From Saladin to the Mongols: The Ayyubids of Damascus, 1193-1260 – R. Stephen Humphreys
SUNY Press | 1977 | PDF
Upon the death of Saladin in 1193, his vast empire, stretching from the Yemen to the upper reaches of the Tigris, fell into the hands of his Ayyubid kinsmen. These latter parceled his domains into a number of autonomous principalities, though some common identity was maintained by linking these petty states into a loose confederation, in which each local prince owed allegiance to the senior member of the Ayyubid house. Such an arrangement was, of course, highly unstable, and at first glance Ayyubid history appears to be no more than a succession of unedifying squabbles among countless rival princelings, until at last the family’s hegemony was extinguished by two events: 1) a coup d’état staged by the palace guard in Egypt in 1250, and 2) the Mongol occupation of Syria, brief but destructive, in 1260.

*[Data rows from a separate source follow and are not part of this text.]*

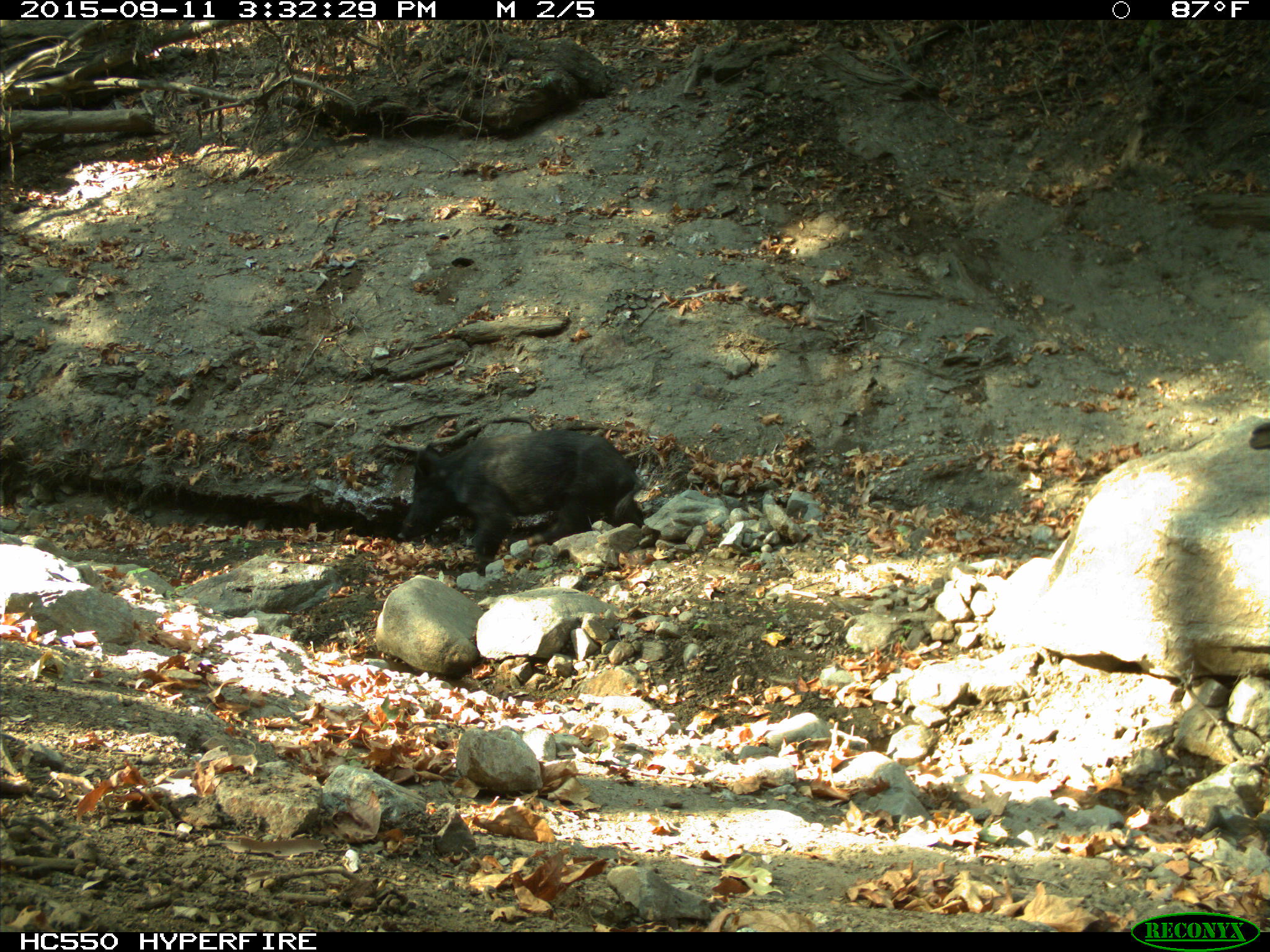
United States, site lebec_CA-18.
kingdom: Animalia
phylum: Chordata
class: Mammalia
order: Artiodactyla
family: Suidae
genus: Sus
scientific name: Sus scrofa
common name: wild boar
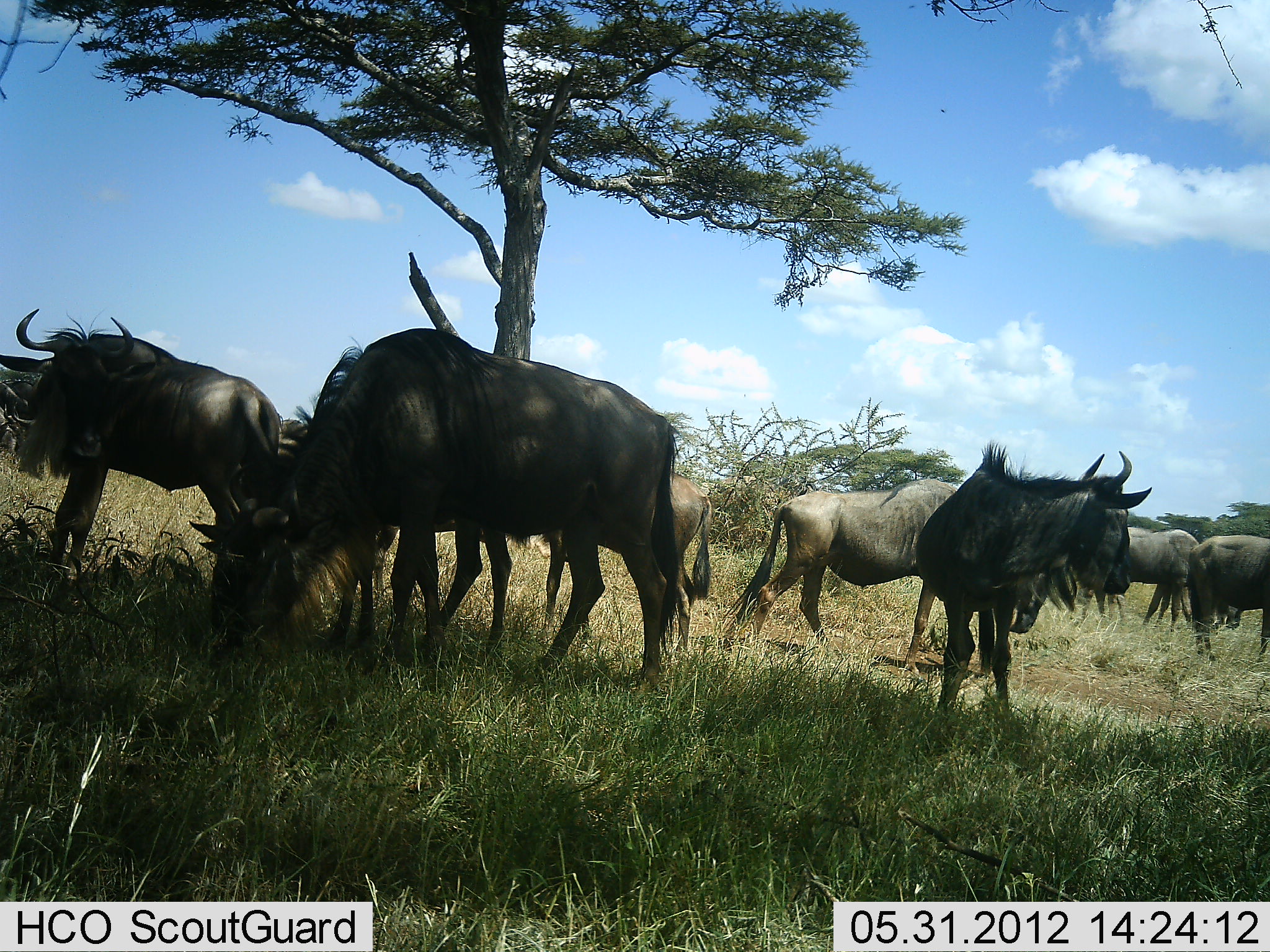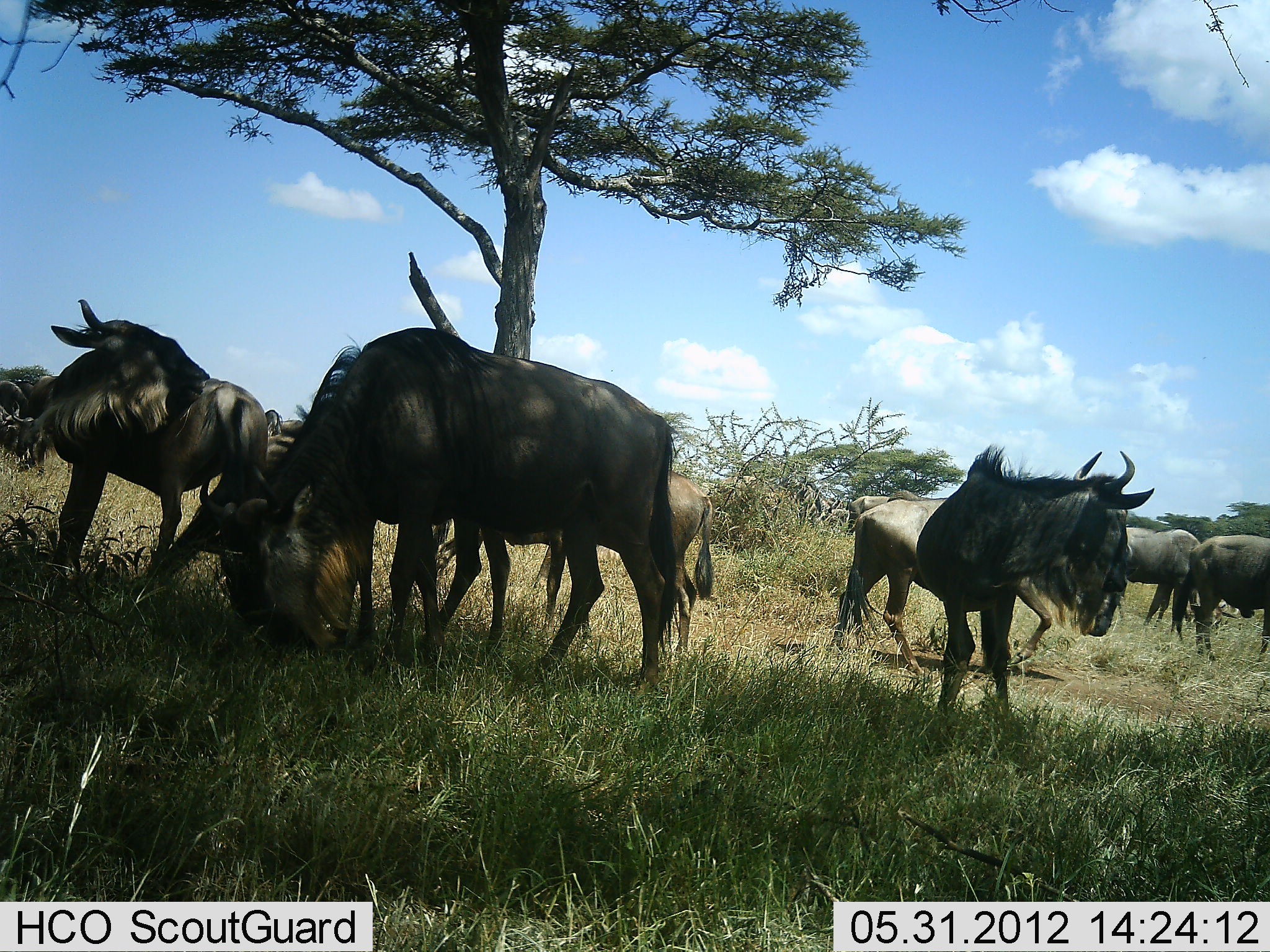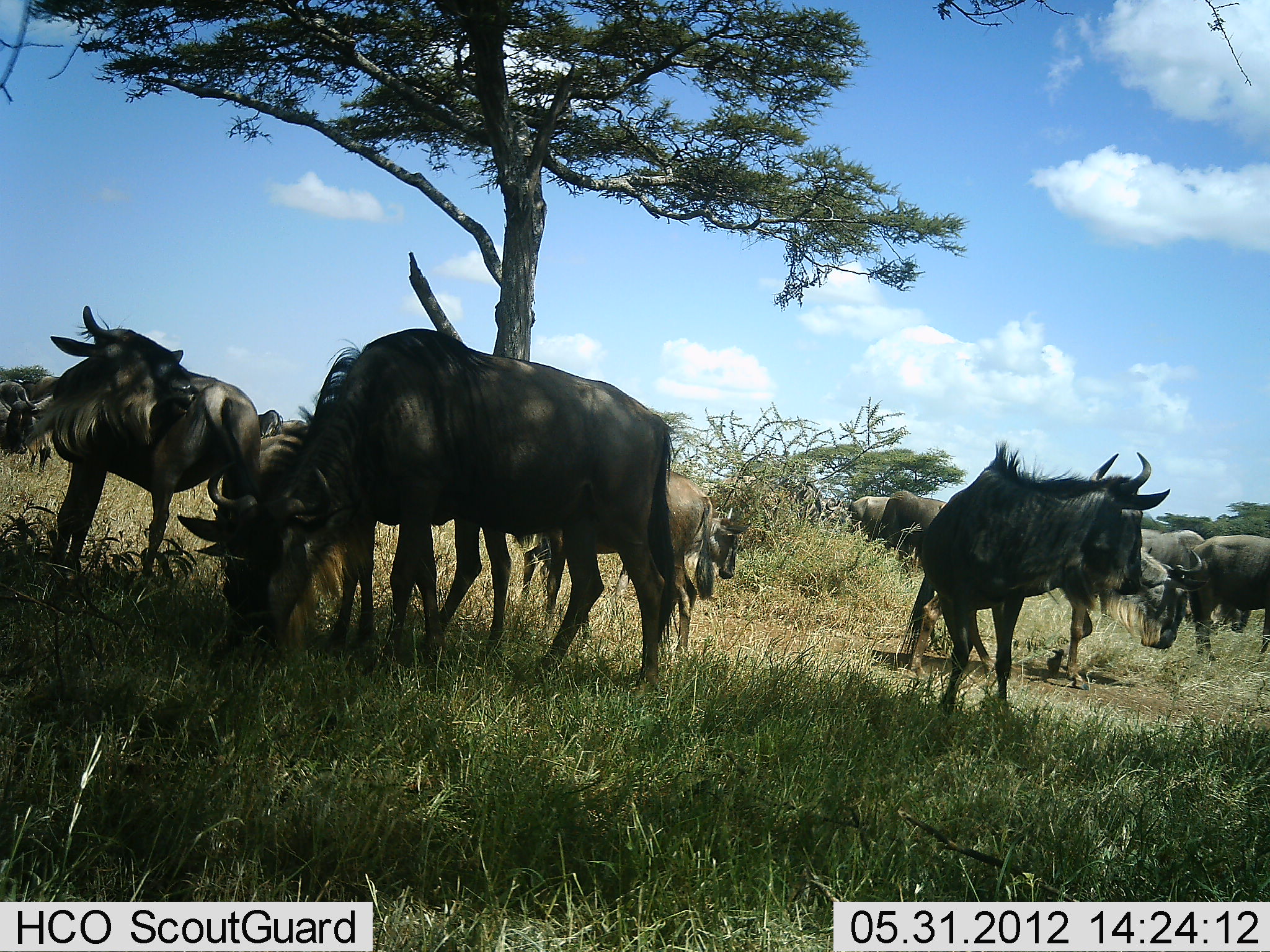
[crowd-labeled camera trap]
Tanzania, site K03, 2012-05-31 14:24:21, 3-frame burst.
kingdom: Animalia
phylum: Chordata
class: Mammalia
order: Artiodactyla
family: Bovidae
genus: Connochaetes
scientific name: Connochaetes taurinus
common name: blue wildebeest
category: wildebeest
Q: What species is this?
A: Wildebeest (blue wildebeest) (Connochaetes taurinus).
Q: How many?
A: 9.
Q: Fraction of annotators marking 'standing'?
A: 45%.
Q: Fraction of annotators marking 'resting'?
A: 0%.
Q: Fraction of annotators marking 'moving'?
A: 55%.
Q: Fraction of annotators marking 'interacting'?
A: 9%.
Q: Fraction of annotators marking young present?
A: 0%.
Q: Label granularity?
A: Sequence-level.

But appearances to the contrary, the obscure quarrels of Saladin’s heirs embodied a political revolution of highest importance in Syro-Egyptian history. The seven decades of Ayyubid rule mark the slow and sometimes violent emergence of a new administrative relationship between Egypt and Syria, one in which Syria was subjected to close centralized control from Cairo for the unprecedented period of 250 years. These years saw also the gradual decay of a form of government―the family confederation―which had been the most characteristic political structure of Western Iran and the Fertile Crescent for three centuries, and its replacement by a unitary autocracy. Finally, it was under the Ayyubids that the army ceased to be an arm of the state and became, in effect, the state itself. When these internal developments are seen in the broader context of world history as it affected Syria during the first half of the thirteenth century―Italian commercial expansion, the Crusades of Frederick II and St. Louis, the Mongol expansion―then the great intrinsic interest of Ayyubid history becomes apparent.
Professor Humphreys has developed these themes through close examination of the political fortunes of the Ayyubid princes of Damascus. For Damascus, though seldom the capital of the Ayyubid confederation, was, nevertheless, its hinge. The struggle for regional autonomy vs. centralization, for Syrian independence vs. Egyptian domination, was fought out at Damascus, and the city was compelled to stand no less than eleven sieges during the sixty-seven years of Ayyubid rule. Almost every political process of real significance either originated with the rulers of Damascus or was closely reflected in their policy and behavior.
The book is cast in the form of a narrative, describing a structure of politics which was in no way fixed and static, but dynamic and constantly evolving. Indeed, the book does not so much concern the doings of a group of rather obscure princes as it does the values and attitudes which underlay and shaped their behavior. The point of the narrative is precisely to show what these values were, how they were expressed in real life, and how they changed into quite new values in the course of time.